If you bought a new iPhone 4 on AT&T when it came out in June and then switch to Verizon in early 2011, you'll have shelled out around $645 for iPhones in a matter of months -- $200 for the AT&T iPhone 4, about $200 for the essentially identical Verizon iPhone 4, and $245 or so for the early termination fee.
Switching is particularly painful for those with family plans, since they have to buy all new phones for their whole family. AT&T says 80% of its customers with integrated devices -- a category that includes the iPhone -- are on "Family Talk" or business plans.
AT&T's customers are 'sticky': About two-thirds of AT&T customers are happy with their service and say they won't switch wireless companies for any reason, according to a recent a Booz & Co. survey.
For the other third, the biggest factor that would motivate them to switch is lower costs. But experts don't expect Verizon's iPhone pricing to be substantially different than AT&T's. (The margins are ultra-thin on the iPhone, since carriers take a hit of about $400 in subsidies for each device.)
AT&T can weather the storm: An estimated 2.5 million AT&T iPhone customers will defect to Verizon in 2011, according to Yankee Group, which based its forecast on a survey of 15,000 U.S. consumers. That prediction falls right into the range of most analysts' forecasts.
That sounds like a lot, but it represents just 3% of AT&T's base of 93 million customers.
Plus, defections are a fact of life of the wireless business -- one that AT&T has successfully weathered in the past. About 12% to 15% of the company's wireless subscribers have historically terminated their contracts each year, but AT&T has consistently added more customers each year than it lost.
For those that do leave, AT&T will reap the rewards of their early termination fees, blunting the loss to the company's revenue.
The end result of all those calculations is that most analysts expect a minimal impact on AT&T's bottom line.
Mike McCormick, a financial analyst at Nomura, expects AT&T to lose a net 1.3 million customers next year. He thinks company will probably take a $689 million hit to sales. Booz & Co.'s George Appling, who expects a 2 million customer loss, anticipates a $1.7 billion hit.
But that's a drop in the bucket for a company the size of AT&T.
"AT&T is a $120 billion a year company," Appling said. "$2 billion could get easily washed away and hidden."

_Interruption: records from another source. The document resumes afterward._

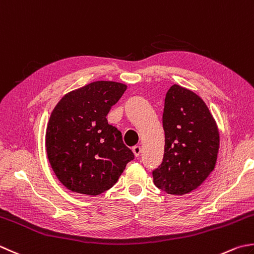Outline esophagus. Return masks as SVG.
Returning <instances> with one entry per match:
<instances>
[{"label":"esophagus","mask_w":254,"mask_h":254,"mask_svg":"<svg viewBox=\"0 0 254 254\" xmlns=\"http://www.w3.org/2000/svg\"><path fill=\"white\" fill-rule=\"evenodd\" d=\"M132 151L134 153V155H135V157H138V156H140V154H141V146H138V145L134 146L132 148Z\"/></svg>","instance_id":"esophagus-1"}]
</instances>
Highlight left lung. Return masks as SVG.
<instances>
[{
    "mask_svg": "<svg viewBox=\"0 0 254 254\" xmlns=\"http://www.w3.org/2000/svg\"><path fill=\"white\" fill-rule=\"evenodd\" d=\"M163 127L164 157L153 171L154 184L170 195H186L199 187L215 168L219 131L202 99L178 84L166 93Z\"/></svg>",
    "mask_w": 254,
    "mask_h": 254,
    "instance_id": "obj_1",
    "label": "left lung"
}]
</instances>
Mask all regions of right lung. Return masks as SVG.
I'll return each instance as SVG.
<instances>
[{"label": "right lung", "instance_id": "1", "mask_svg": "<svg viewBox=\"0 0 254 254\" xmlns=\"http://www.w3.org/2000/svg\"><path fill=\"white\" fill-rule=\"evenodd\" d=\"M127 84L94 81L68 92L49 118L46 152L51 166L67 190L97 196L116 184L134 158L122 134L107 116Z\"/></svg>", "mask_w": 254, "mask_h": 254}]
</instances>
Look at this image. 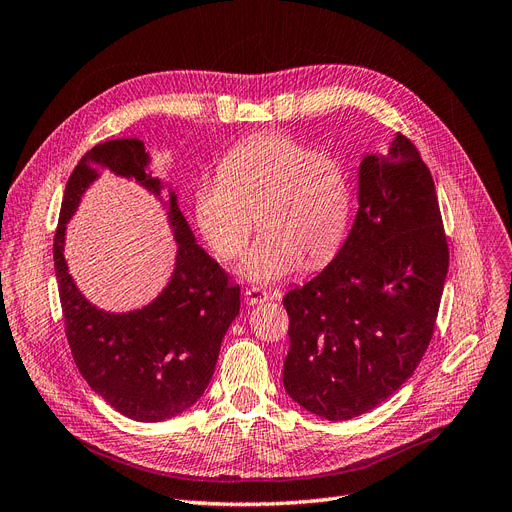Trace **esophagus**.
<instances>
[{"label":"esophagus","mask_w":512,"mask_h":512,"mask_svg":"<svg viewBox=\"0 0 512 512\" xmlns=\"http://www.w3.org/2000/svg\"><path fill=\"white\" fill-rule=\"evenodd\" d=\"M270 299V295L263 291V289H257V287H251L244 291V301L249 306H259V304H266V301Z\"/></svg>","instance_id":"esophagus-1"}]
</instances>
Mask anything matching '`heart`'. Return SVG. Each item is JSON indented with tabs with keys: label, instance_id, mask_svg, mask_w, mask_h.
I'll list each match as a JSON object with an SVG mask.
<instances>
[{
	"label": "heart",
	"instance_id": "b5f03b06",
	"mask_svg": "<svg viewBox=\"0 0 512 512\" xmlns=\"http://www.w3.org/2000/svg\"><path fill=\"white\" fill-rule=\"evenodd\" d=\"M255 215L261 234L238 268L244 280L272 285L306 261H329L352 215L346 164L287 132L246 137L223 156L219 177L196 181L194 221L204 242L230 261L249 242Z\"/></svg>",
	"mask_w": 512,
	"mask_h": 512
}]
</instances>
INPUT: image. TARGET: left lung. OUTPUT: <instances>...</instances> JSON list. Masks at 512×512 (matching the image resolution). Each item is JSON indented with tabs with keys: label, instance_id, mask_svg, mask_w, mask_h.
Instances as JSON below:
<instances>
[{
	"label": "left lung",
	"instance_id": "left-lung-1",
	"mask_svg": "<svg viewBox=\"0 0 512 512\" xmlns=\"http://www.w3.org/2000/svg\"><path fill=\"white\" fill-rule=\"evenodd\" d=\"M449 268L437 192L420 151L396 135L358 166V211L329 266L282 299V384L306 411L352 420L399 390L430 344Z\"/></svg>",
	"mask_w": 512,
	"mask_h": 512
}]
</instances>
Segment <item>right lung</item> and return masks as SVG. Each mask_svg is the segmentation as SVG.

Don't expect AT&T to simply roll over: AT&T's network has a few technical advantages over Verizon's. Expect them to be heavily advertised.
AT&T operates on the GSM standard, which allows customers to talk and surf the Web at the same time -- a features that Verizon's CDMA network doesn't allow. GSM is also used in far more countries, allowing AT&T's phones to work across the globe -- something most of Verizon's phones can't do. Analysts expect AT&T to go hard after Verizon on those points in advertisements once both networks carry the iPhone.
AT&T says it's serene about its future.
"We are the industry leader in smartphones; we offer the iPhone and other great devices and we will continue to do so," said company spokesman Mark Siegel. "We operate the nation's fastest network and we plan on making it even faster."
So if there is a massive fallout from Verizon getting the iPhone, it likely wouldn't happen until the latest round of two-year contracts are up. That wave hits in late 2012 and early 2013.
But by that time, AT&Ts 4G network -- a years-in-the-works upgrade that the company has poured billions into -- will be in place. All of those network problems that the company's customers have suffered through for years could become a thing of the past.
"It's certainly possible that some AT&T customers will leave for Verizon in 2012 or 2013, but the smartphone market is rapidly changing," said Forrester Research's Golvin. "It's hard to look out and say one way or another."